Poor air quality is also linked to the spread of illness, which is a major concern in the wake of the COVID-19 pandemic. Humidity and temperature also play a part in the survival rate of viruses, with low humidity directly compromising the body’s natural defence system.

The Office for National Statistics’ last pre-pandemic recording of sickness absence took place in 2018, and found that 141.4 million working days were lost because of sickness or injury in the UK. Minor illnesses such as colds and coughs accounted for 27% of these illnesses, equating to 38.5 million days.

Through the monitoring of CO2, landlords and employers can provide a safer, more productive environment, with employees proven to work up to 60% faster in lower CO2 concentrations. By reacting appropriately to these levels and monitoring the air quality in general, companies can prevent sick building syndrome and enhance worker performance – and crucially, be prepared for preventing, and reacting to, another instance like the pandemic.

Attracting and retaining talent

Thanks to the pandemic, workers are truly starting to prioritise physical and mental wellbeing when it comes to their careers. According to Gallup’s State of the Global Workplace report, workers across Europe are less satisfied than the rest of the world when it comes to environmental protections within their own country, with only 46% satisfaction compared with a global average of 62%.

Employee preferences on wellbeing and sustainability are important for both talent attraction and retention. Companies must prioritise these wishes to halt resignations, and minimise the risk of losing their top talent to competitors.

Organisations with high employee engagement are 22% more profitable, however only 33% of employees feel engaged. So, not only will environmental awareness maintain a steady workforce and employee satisfaction, but also boost company performance.

The role of sensors             

Collecting data is key to meeting room productivity scores, and sensors play a key role in collating such information. Temperature sensors, through digital signage are an effective way of prompting when meeting rooms become too stuff or the air quality isn’t high enough, or indicating that a meeting should be cancelled if carbon dioxide levels are too difficult.

But it is important to note that access control systems, sensors and digital signage work better when friction is removed, and they operate alongside together sharing information and communications.
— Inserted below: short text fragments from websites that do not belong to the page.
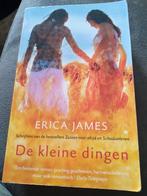 De kleine dingen - Erica James, Ophalen, Gelezen, Erica James, Nederland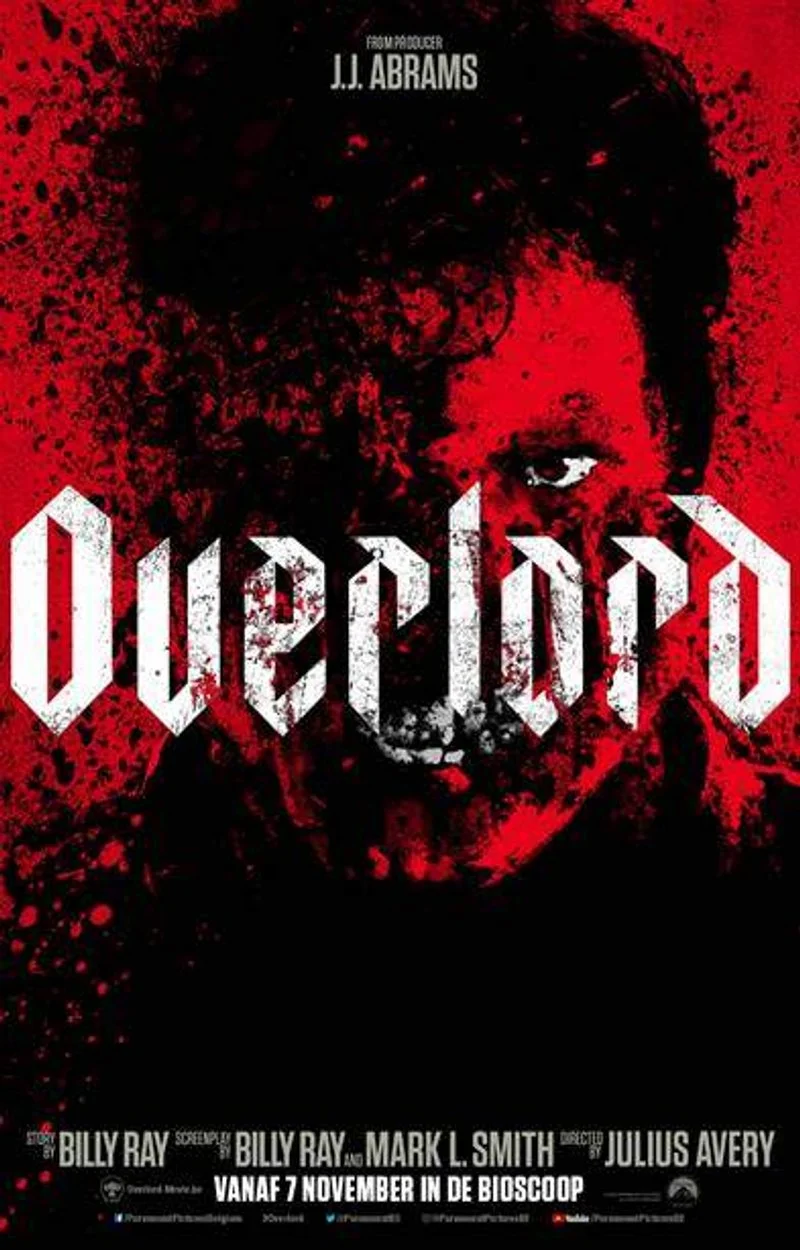 Poster van Overlord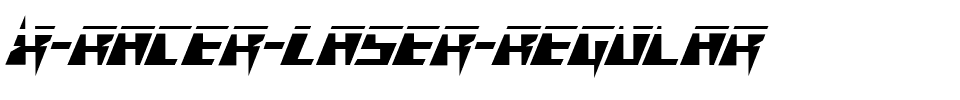 X-Racer-Laser-Regular.ttf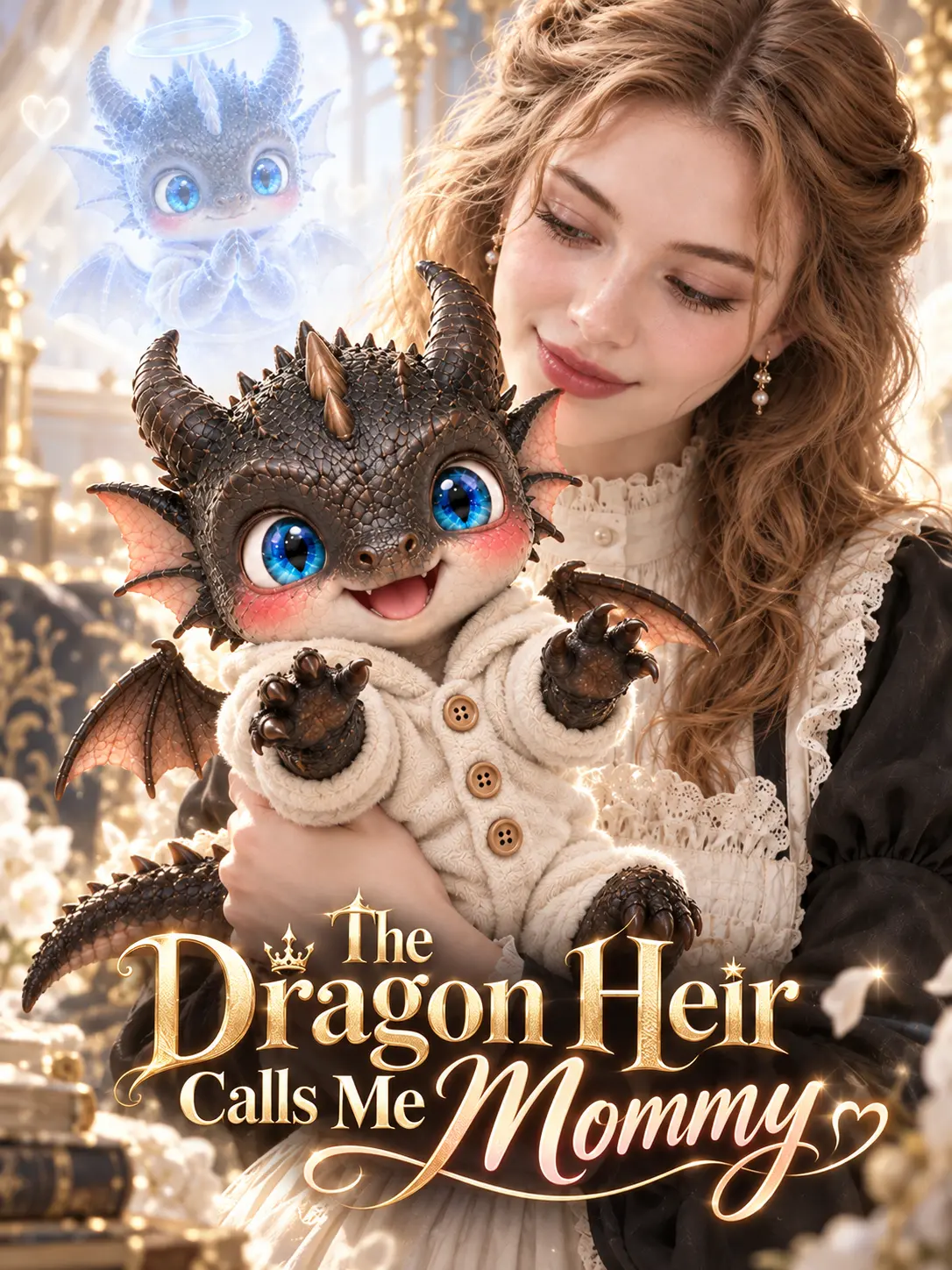 The Dragon Heir Calls Me Mommy short drama poster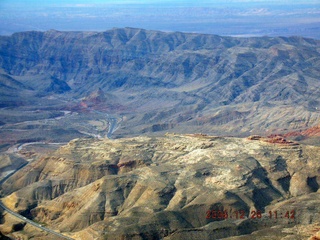 653 60s. aerial -- Grand Canyon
These systems add more value when integrated together than when working in silo, to ensure room productivity levels are met.
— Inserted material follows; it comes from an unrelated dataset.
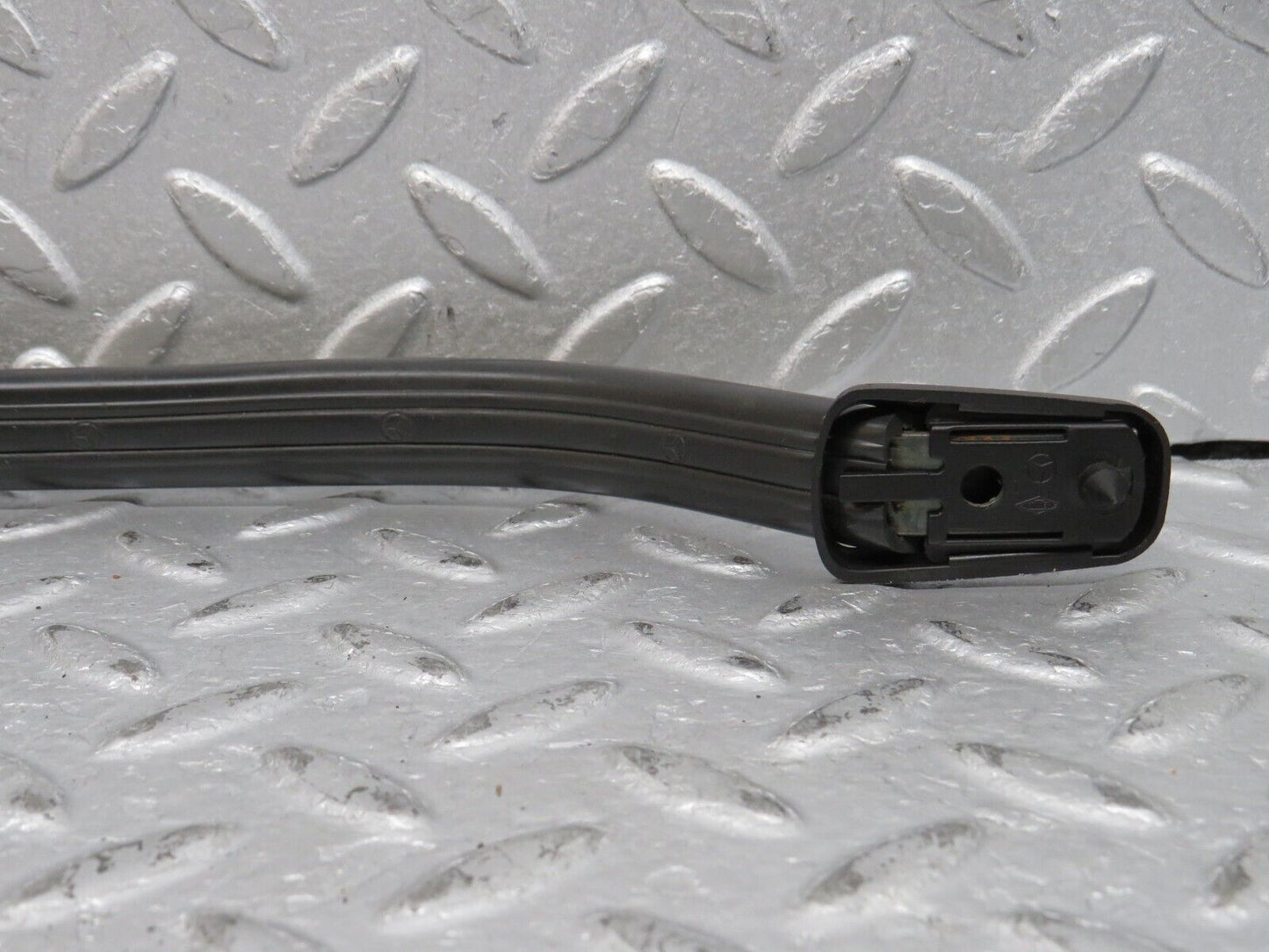 38727 Mercedes-Benz W201 190E 2.6L Interior Roof Grab Handle Rear Right Beige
And of course, while the world of work is returning to some degree of normality after Covid, the shift in thinking is switching to ‘how do we keep another similar outbreak from happening again’. Population monitoring in spaces, room temperatures, access control and air quality are all aspects of maintaining a safe space, and sensors will play a key role of collecting actionable data on each measurement to maintain safety.

We will see a shift towards integrated systems becoming more integrated as a standard offering from landlords next year, as they continue to seek to drive ESG compliances and innovations.

Why ESG will no longer be a passing thought

Through implementing ESG standards landlords can retain tenants, optimise staff wellbeing and productivity, and help to preserve the environment, all while being cost-effective. The market is shifting, and environmental impact are high up on the agenda of tenants.

COP26’s journey towards net-zero is set to demand cooperation and a level of commitment from corporations and the public alike, and so ESG will see a further push towards becoming a key element of business models. PwC has stated that by 2025, almost 60% of mutual fund assets in Europe will be ESG related, with COP26 set to increase growth and influence of ESG investments.

A shift in investor priority and emphasis on corporations to adopt sustainable and ethical business models for the transition to net-zero, only further exaggerates the need for landlords to keep up with the tenants’ ESG demands and expectations. ESG can no longer be a passing thought.